Individualization section is unclear

[joeyparrish]

I recently had some confusion about individualization. I eventually figured things out, but I think it should be made clear that:

• CDM implementations only support one type of individualization or the other
• The CDM implementation dictates the mechanism used (if any), not the user agent, nor the application
• Direct individualization goes to a central non-origin-specific server, but still produces an origin-specific identifier

[mwatson2]

These seem like reasonable clarifications to me

[mwatson2]

Note that the result of direct individualization is not an origin-specific identifier, since direct individualization must not expose origin information to the individualization server. However, any identifier exposed to an origin must still be origin-specific.

[mwatson2]

PR #281

[joeyparrish]

So it's not origin-specific in the sense that the origin can't be determined, but that individualization result still differs between origins. Correct?

[mwatson2]

So it's not origin-specific in the sense that the origin can't be determined, but that individualization result still differs between origins. Correct?

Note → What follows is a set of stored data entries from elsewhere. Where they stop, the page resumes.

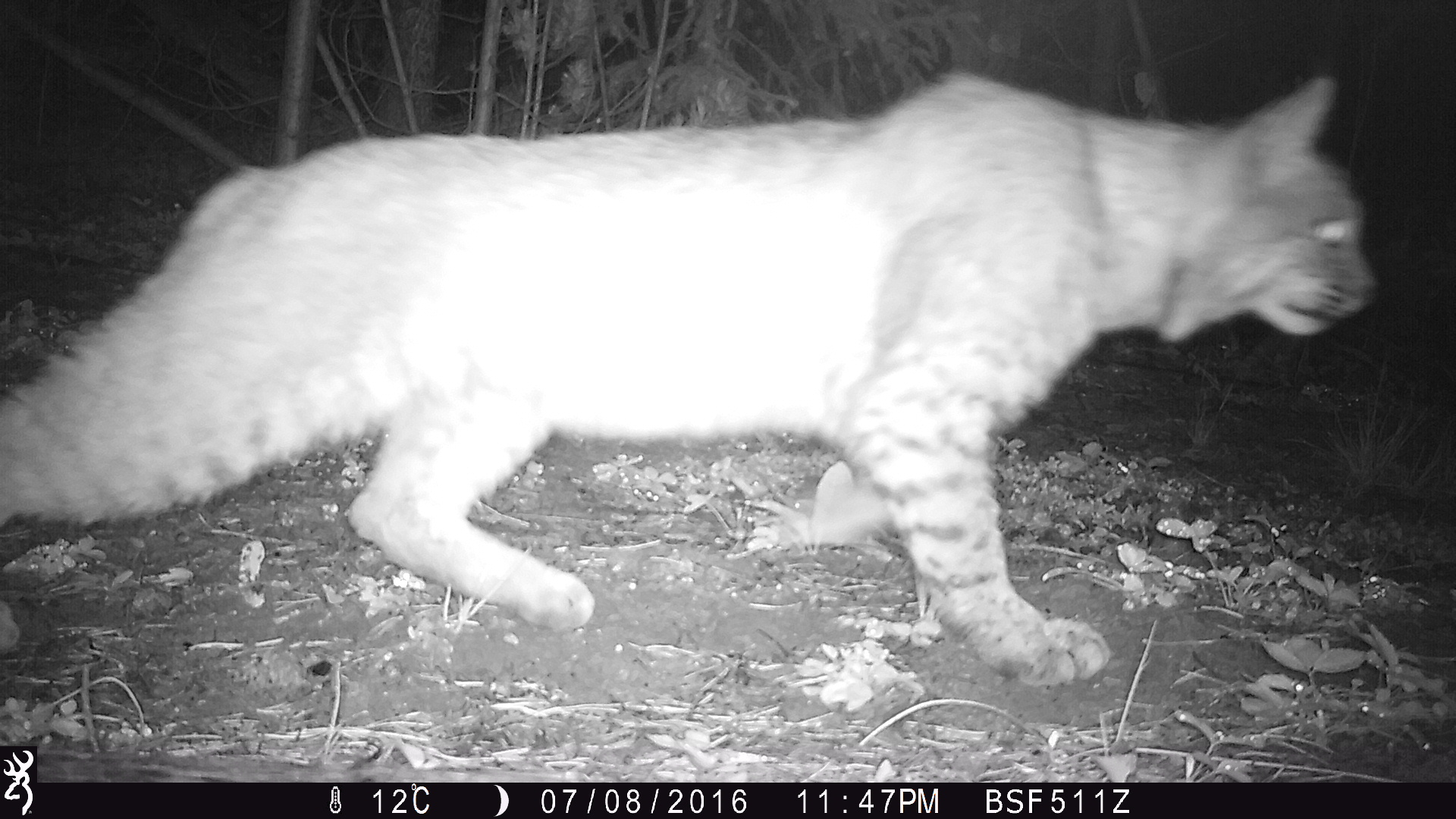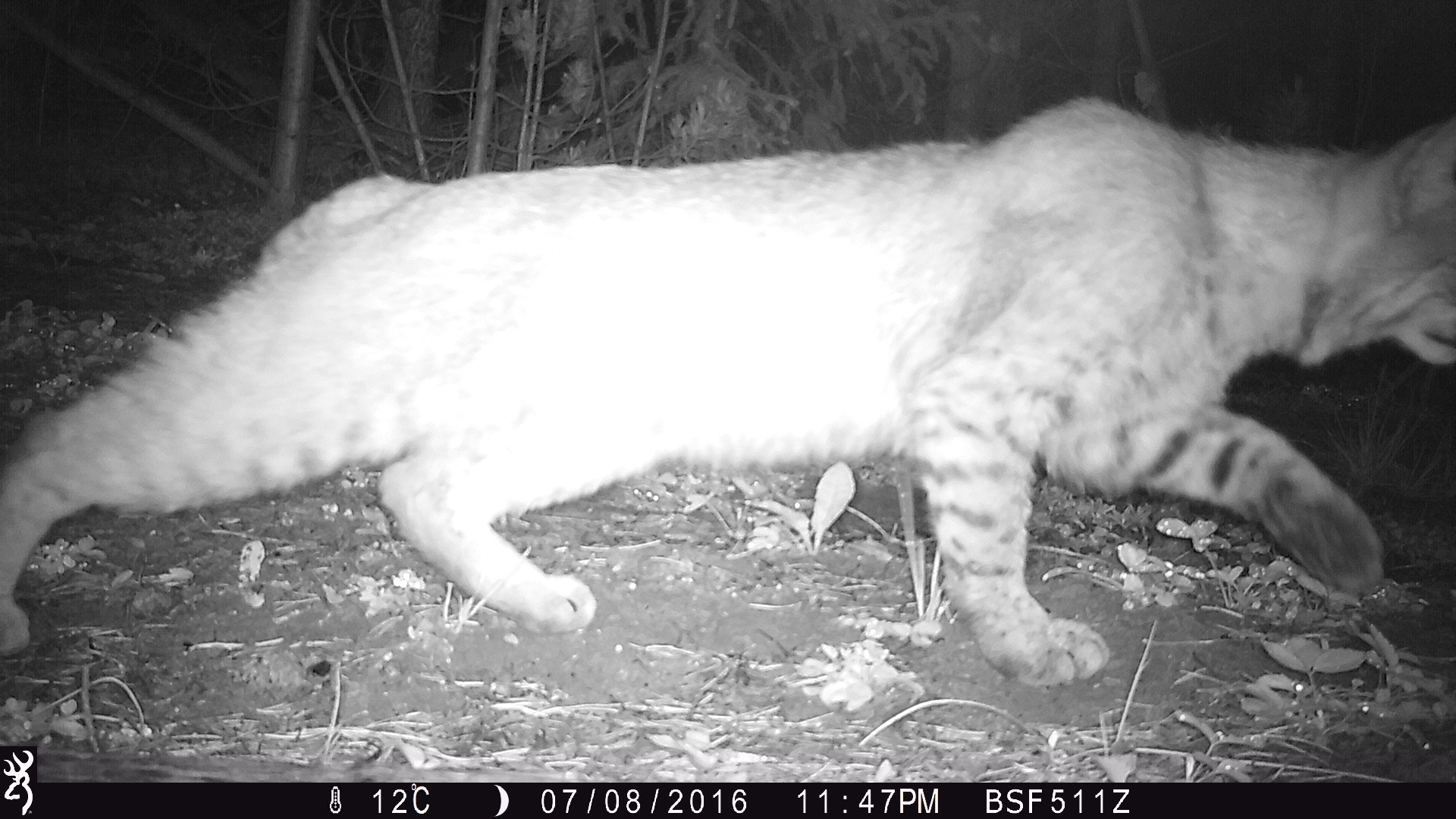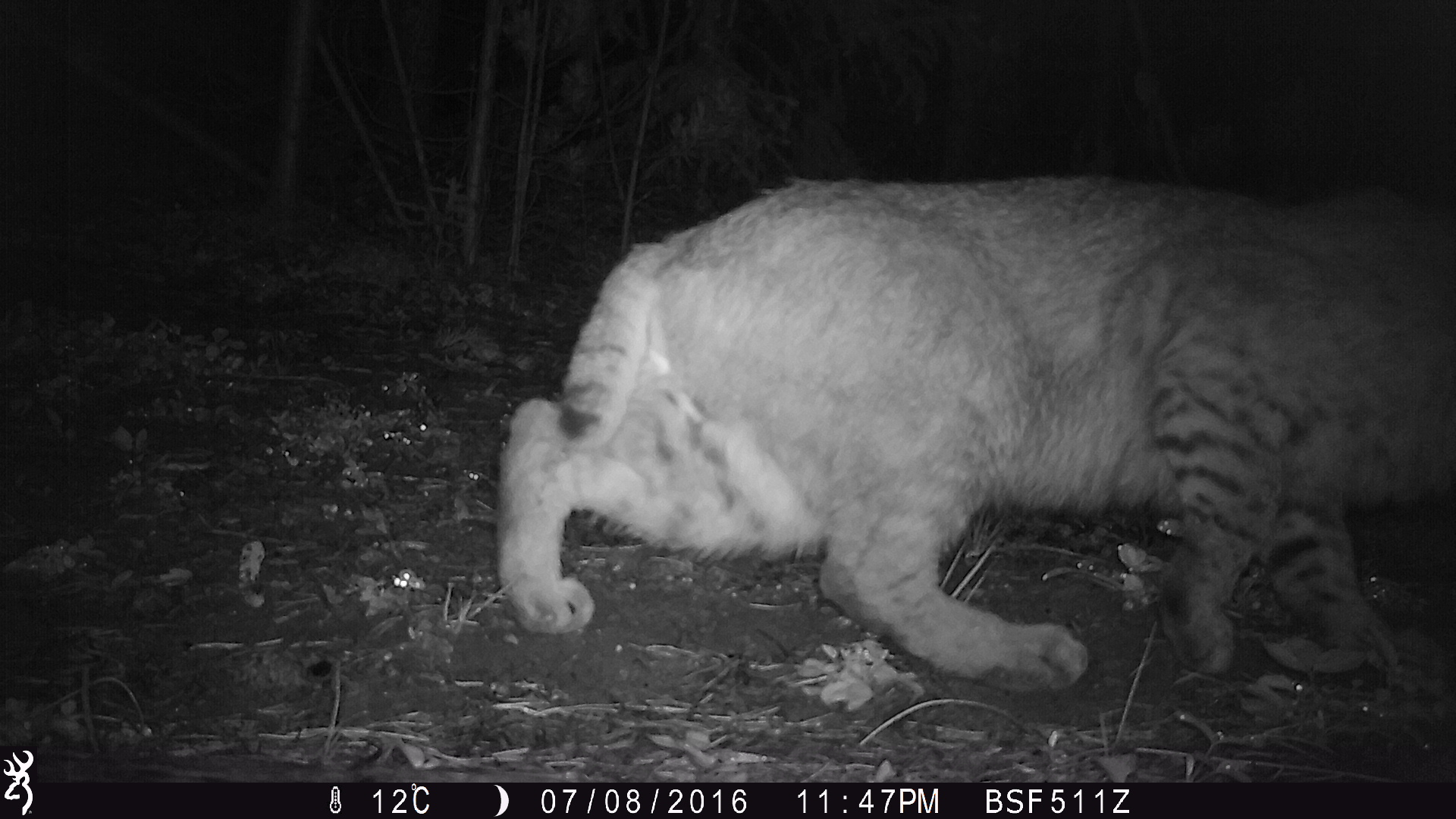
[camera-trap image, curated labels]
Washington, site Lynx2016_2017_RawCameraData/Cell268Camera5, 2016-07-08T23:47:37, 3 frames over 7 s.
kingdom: Animalia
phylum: Chordata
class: Mammalia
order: Carnivora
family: Felidae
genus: Lynx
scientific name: Lynx rufus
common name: bobcat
Lynx rufus (bobcat). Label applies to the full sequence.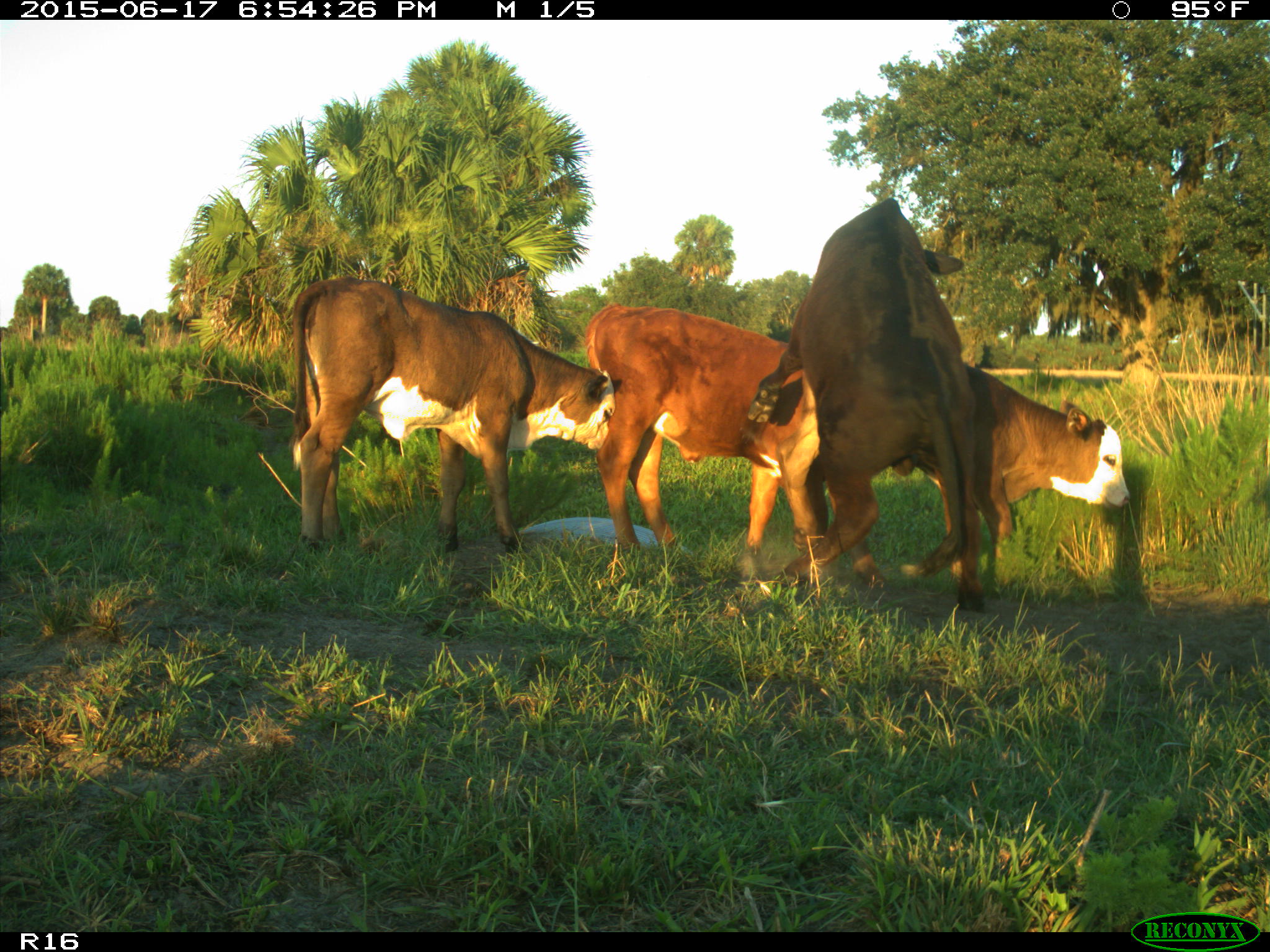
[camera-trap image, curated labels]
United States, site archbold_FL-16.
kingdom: Animalia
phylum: Chordata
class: Mammalia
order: Artiodactyla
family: Bovidae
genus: Bos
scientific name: Bos taurus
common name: domestic cow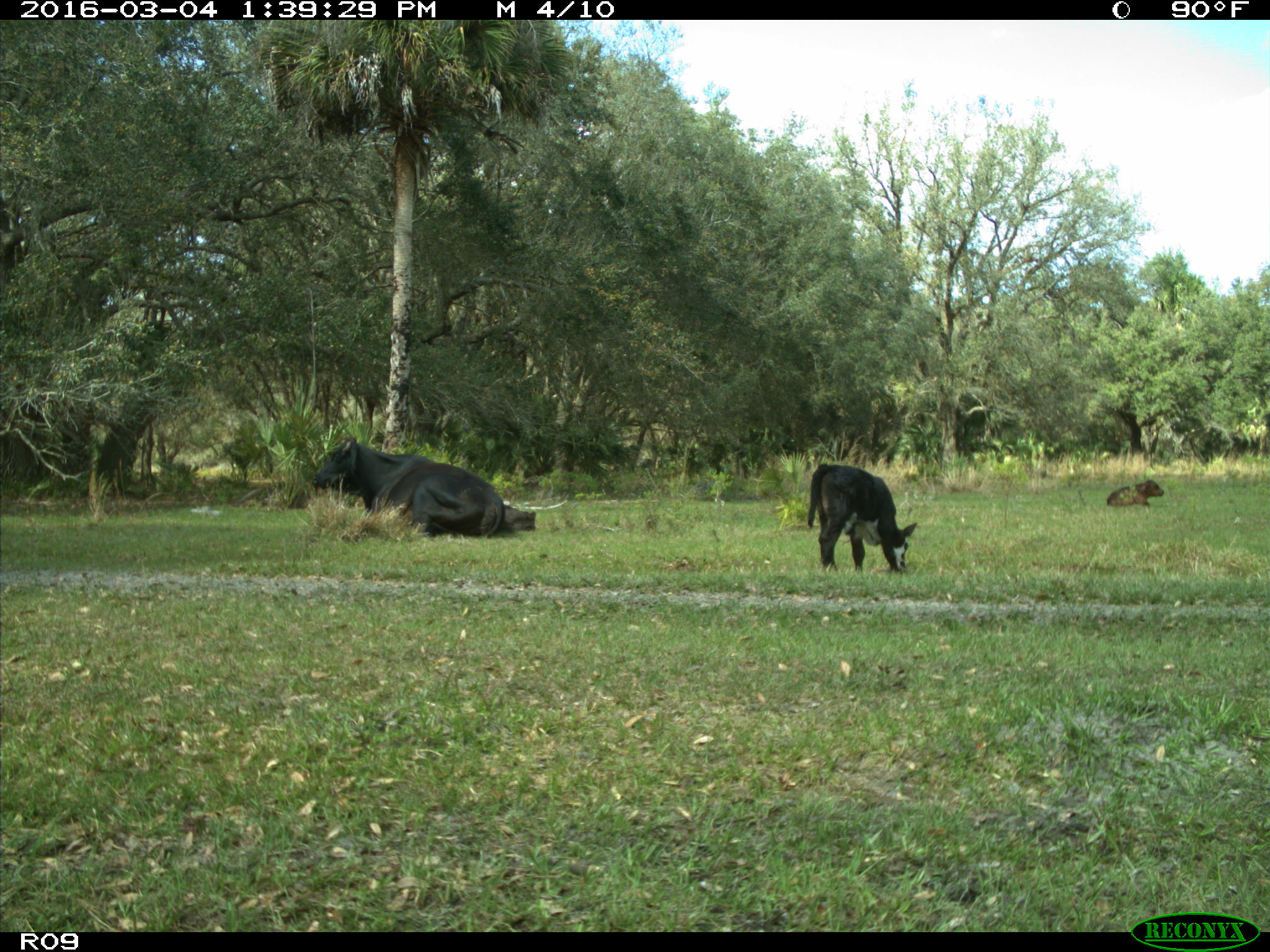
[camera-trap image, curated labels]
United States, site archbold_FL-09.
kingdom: Animalia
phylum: Chordata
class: Mammalia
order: Artiodactyla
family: Bovidae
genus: Bos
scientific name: Bos taurus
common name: domestic cow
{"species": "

Direct individualization may be performed just once, on the first ever use of the CDM or on browser installation. The result might be an origin-independent identifier, which is never exposed to applications (this would be a Distinctive Permanent Identifier, in the language of the specification). The origin-specific identifiers exposed to applications are derived from this origin-independent one in a way that makes the origin-specific identifiers non-associable, at least by everyone except potentially the individualization server.

[ddorwin]

While Direct Individualization may be performed once as @mwatson2 says above, the description above is not necessarily/likely to be accurate, at least in practice. This was the specified behavior before #117 was fixed, but it was too limiting. The problem is that any value derived from such a single identifier is likely to include some reference to the origin-independent value. Otherwise, the individualization process would not have been necessary and/or provides no additional attestation than could have been provided locally. Therefore, it is more likely that an individualization process will be performed once per origin. (The spec also allows for a single origin-independent process followed by per-origin individualization using that intermediary value.) In all cases, the server is origin-independent to protect the [Distinctive] Permanent Identifier(s).

Importantly, the last paragraph of the Direct Individualization section requires that the actual origin not be exposed during this process. Instead, a non-associable value that only the client can associate with the origin may be used. It might be helpful to provide a non-normative note expanding on this.

Speaking of the last paragraph, I believe there is a typo: “origin(s)-” is not supposed to have a dash. (The dash in “origin-” is correct.)